## What is being asked
Count the lines in the items below that contain the word "separates". Reply with the number alone.

:::::

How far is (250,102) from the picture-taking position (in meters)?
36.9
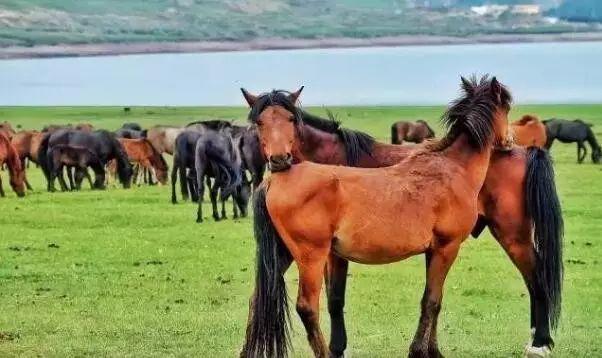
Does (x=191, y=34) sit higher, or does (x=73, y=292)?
(x=73, y=292)

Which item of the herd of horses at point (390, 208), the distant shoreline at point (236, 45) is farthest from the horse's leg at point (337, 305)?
the distant shoreline at point (236, 45)

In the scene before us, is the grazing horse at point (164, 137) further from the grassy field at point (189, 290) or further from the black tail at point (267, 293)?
the black tail at point (267, 293)

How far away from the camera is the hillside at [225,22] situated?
120 metres

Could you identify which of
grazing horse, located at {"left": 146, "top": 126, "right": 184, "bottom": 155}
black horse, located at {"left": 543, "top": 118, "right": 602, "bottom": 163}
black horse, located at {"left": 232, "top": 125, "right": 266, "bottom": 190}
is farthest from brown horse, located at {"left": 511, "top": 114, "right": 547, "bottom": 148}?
grazing horse, located at {"left": 146, "top": 126, "right": 184, "bottom": 155}

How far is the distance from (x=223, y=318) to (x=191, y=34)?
112354 mm

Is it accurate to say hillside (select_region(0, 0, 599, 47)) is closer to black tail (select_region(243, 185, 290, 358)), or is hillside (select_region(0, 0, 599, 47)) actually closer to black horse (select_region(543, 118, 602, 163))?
black horse (select_region(543, 118, 602, 163))

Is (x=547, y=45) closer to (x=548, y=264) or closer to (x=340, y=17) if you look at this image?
(x=340, y=17)

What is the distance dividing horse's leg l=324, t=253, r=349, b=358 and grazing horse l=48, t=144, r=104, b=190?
17.6m

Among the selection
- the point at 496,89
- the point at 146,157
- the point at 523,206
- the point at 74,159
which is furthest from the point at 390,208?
the point at 146,157

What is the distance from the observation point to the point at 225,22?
126312 mm

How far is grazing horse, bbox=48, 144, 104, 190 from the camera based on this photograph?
2603 cm

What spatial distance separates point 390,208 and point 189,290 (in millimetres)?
4993

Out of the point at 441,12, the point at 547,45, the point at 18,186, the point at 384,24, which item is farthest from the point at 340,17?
the point at 18,186

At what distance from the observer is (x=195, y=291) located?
12.9m
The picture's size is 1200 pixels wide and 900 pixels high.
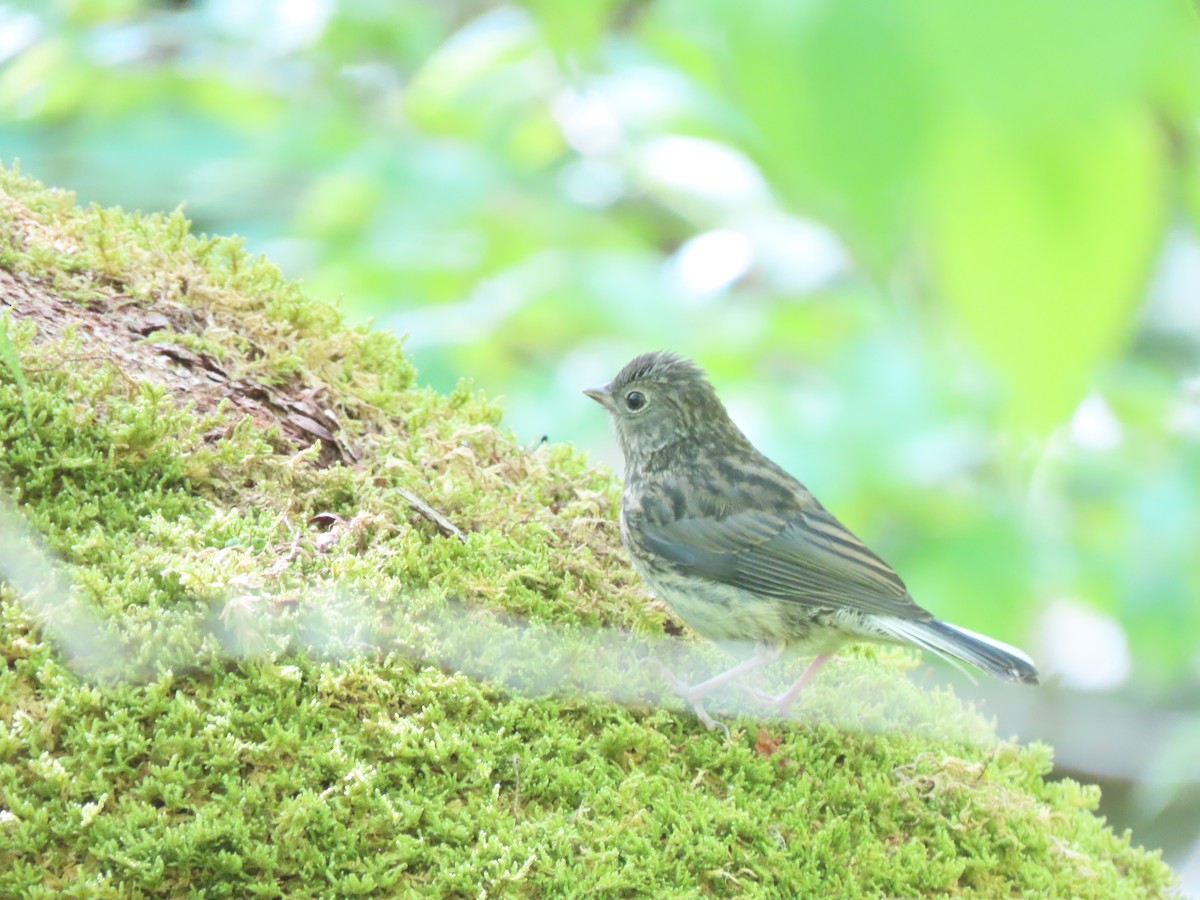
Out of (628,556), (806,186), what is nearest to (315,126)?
(628,556)

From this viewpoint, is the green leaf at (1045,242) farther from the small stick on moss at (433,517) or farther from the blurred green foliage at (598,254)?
the blurred green foliage at (598,254)

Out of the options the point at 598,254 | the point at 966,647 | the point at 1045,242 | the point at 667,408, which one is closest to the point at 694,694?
the point at 966,647

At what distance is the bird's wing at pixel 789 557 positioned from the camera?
3400mm

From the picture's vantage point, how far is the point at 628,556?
3.63 m

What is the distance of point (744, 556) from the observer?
365 cm

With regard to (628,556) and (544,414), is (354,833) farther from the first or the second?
(544,414)

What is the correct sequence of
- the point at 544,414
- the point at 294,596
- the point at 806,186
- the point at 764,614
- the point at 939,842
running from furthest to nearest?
the point at 544,414, the point at 764,614, the point at 939,842, the point at 294,596, the point at 806,186

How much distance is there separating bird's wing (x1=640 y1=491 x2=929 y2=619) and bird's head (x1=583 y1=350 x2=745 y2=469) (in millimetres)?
543

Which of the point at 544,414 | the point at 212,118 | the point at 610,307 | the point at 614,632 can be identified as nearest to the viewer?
the point at 614,632

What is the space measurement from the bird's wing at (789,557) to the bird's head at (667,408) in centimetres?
54

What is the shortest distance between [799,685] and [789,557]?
585 millimetres

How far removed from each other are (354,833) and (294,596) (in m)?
0.59

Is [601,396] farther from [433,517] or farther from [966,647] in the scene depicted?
[966,647]

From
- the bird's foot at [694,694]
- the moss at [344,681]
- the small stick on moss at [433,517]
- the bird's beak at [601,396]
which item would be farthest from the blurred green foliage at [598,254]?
the small stick on moss at [433,517]
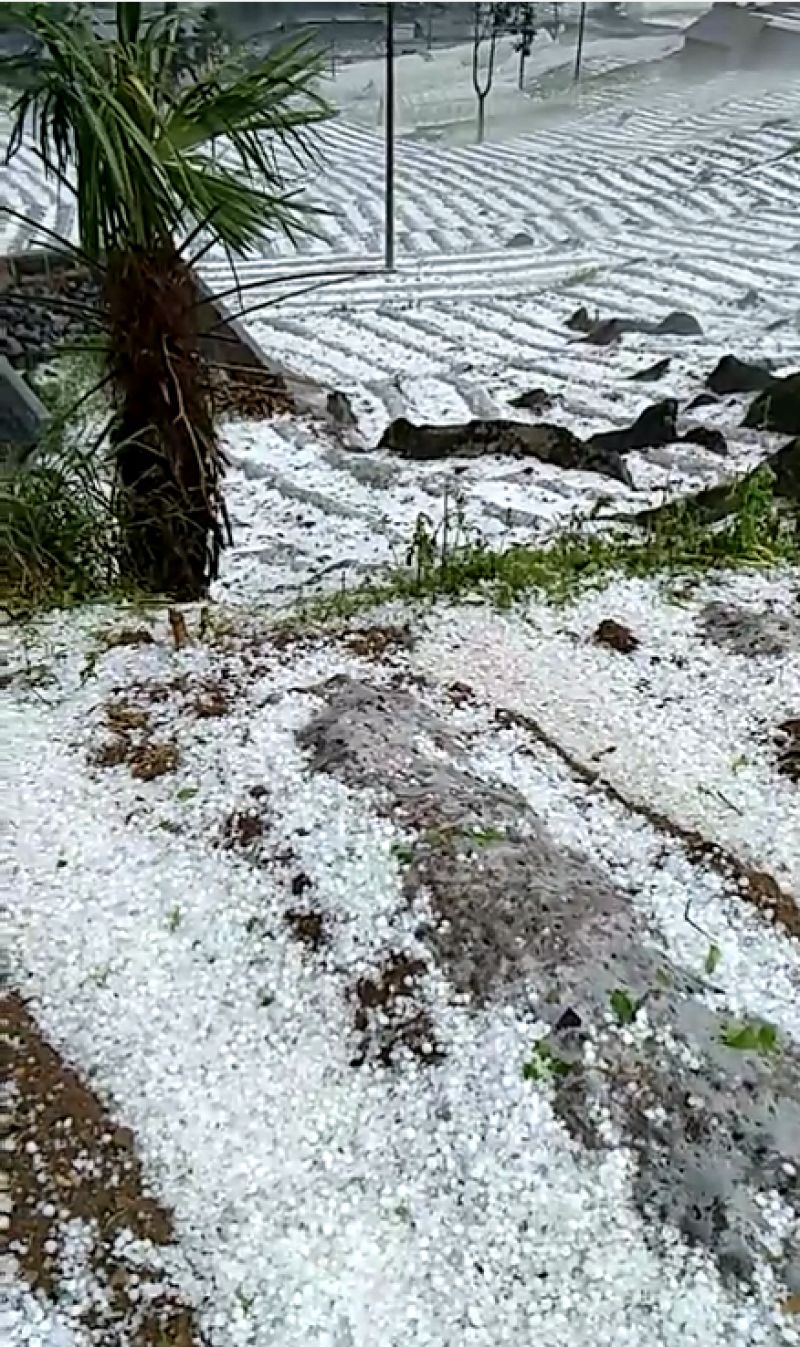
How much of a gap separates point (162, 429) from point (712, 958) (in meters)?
1.57

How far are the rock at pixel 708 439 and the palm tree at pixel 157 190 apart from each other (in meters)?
2.94

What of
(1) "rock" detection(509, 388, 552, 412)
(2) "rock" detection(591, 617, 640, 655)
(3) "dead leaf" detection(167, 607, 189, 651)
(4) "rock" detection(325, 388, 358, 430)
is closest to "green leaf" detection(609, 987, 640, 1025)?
(2) "rock" detection(591, 617, 640, 655)

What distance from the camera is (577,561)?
2.82m

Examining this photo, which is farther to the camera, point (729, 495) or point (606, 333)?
point (606, 333)

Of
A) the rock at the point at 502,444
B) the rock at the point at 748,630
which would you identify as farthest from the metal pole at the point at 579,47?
the rock at the point at 748,630

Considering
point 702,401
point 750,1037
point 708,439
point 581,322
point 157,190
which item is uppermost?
point 157,190

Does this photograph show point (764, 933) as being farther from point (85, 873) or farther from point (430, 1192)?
point (85, 873)

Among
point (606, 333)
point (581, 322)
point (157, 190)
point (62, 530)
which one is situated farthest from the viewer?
point (581, 322)

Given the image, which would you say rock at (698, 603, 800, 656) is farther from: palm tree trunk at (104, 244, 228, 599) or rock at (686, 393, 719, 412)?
rock at (686, 393, 719, 412)

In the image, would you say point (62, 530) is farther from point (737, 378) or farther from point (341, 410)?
point (737, 378)

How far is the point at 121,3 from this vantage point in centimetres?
242

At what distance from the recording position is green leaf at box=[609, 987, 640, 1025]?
1.49 metres

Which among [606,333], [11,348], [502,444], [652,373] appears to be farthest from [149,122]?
[606,333]

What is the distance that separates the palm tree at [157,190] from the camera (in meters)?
2.27
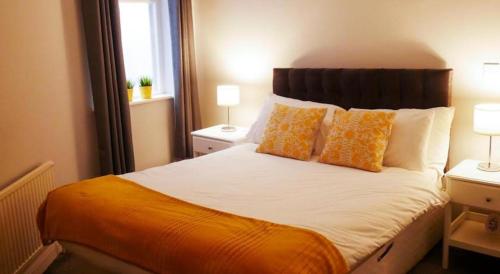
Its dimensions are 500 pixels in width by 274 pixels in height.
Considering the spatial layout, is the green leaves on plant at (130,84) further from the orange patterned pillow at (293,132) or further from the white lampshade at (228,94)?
the orange patterned pillow at (293,132)

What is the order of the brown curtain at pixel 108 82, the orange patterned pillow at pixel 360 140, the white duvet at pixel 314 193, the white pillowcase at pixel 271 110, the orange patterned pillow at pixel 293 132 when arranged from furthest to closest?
1. the brown curtain at pixel 108 82
2. the white pillowcase at pixel 271 110
3. the orange patterned pillow at pixel 293 132
4. the orange patterned pillow at pixel 360 140
5. the white duvet at pixel 314 193

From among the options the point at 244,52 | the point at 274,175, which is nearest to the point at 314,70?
the point at 244,52

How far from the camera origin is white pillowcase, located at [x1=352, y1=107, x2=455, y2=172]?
285cm

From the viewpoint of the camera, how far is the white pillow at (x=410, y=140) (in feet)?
9.34

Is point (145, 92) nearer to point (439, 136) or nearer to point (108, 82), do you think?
point (108, 82)

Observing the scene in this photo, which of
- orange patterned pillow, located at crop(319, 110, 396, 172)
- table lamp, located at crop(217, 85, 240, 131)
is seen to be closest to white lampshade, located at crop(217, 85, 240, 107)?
table lamp, located at crop(217, 85, 240, 131)

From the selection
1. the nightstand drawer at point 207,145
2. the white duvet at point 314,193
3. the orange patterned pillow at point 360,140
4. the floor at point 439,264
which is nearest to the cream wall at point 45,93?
the floor at point 439,264

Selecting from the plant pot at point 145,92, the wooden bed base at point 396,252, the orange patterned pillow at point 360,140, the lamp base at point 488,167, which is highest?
the plant pot at point 145,92

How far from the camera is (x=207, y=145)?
411 cm

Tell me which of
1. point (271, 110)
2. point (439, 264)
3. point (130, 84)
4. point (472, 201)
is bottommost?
point (439, 264)

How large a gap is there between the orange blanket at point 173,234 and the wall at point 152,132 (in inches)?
67.4

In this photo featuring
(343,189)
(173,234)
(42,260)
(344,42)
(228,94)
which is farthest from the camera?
(228,94)

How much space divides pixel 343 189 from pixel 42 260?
197 cm

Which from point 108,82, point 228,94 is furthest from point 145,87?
point 228,94
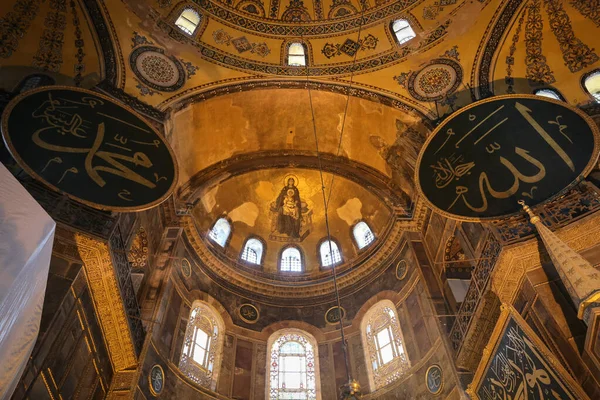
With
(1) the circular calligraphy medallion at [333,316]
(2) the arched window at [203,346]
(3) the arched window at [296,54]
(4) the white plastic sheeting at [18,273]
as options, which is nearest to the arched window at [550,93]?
(3) the arched window at [296,54]

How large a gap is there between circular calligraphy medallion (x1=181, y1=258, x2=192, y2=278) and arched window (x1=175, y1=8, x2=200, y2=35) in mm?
5557

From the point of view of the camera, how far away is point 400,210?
10883 millimetres

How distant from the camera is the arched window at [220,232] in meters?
12.1

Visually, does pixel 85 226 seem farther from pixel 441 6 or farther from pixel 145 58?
pixel 441 6

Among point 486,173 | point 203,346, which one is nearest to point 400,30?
point 486,173

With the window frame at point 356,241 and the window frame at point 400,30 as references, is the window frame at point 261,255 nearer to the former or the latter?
the window frame at point 356,241

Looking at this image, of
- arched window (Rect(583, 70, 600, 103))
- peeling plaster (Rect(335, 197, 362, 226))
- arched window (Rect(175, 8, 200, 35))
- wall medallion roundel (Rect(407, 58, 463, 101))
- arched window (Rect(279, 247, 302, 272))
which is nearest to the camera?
arched window (Rect(583, 70, 600, 103))

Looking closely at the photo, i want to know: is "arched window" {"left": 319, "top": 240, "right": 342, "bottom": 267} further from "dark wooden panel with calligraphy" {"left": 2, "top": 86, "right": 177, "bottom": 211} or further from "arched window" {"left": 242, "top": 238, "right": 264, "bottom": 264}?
"dark wooden panel with calligraphy" {"left": 2, "top": 86, "right": 177, "bottom": 211}

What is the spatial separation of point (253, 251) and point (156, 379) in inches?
207

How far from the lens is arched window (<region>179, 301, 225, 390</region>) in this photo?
9.08m

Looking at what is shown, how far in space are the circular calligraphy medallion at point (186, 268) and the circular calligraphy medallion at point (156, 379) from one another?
234 cm

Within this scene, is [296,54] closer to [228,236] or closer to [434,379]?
[228,236]

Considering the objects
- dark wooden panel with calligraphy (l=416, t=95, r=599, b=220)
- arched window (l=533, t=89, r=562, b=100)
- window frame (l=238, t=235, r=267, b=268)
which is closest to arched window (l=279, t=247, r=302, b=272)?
window frame (l=238, t=235, r=267, b=268)

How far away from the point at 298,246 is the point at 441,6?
280 inches
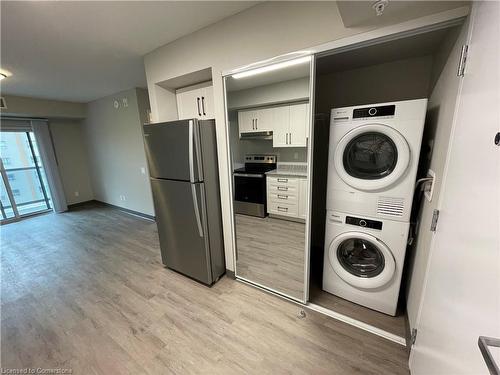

:::::

## Solution to this problem
3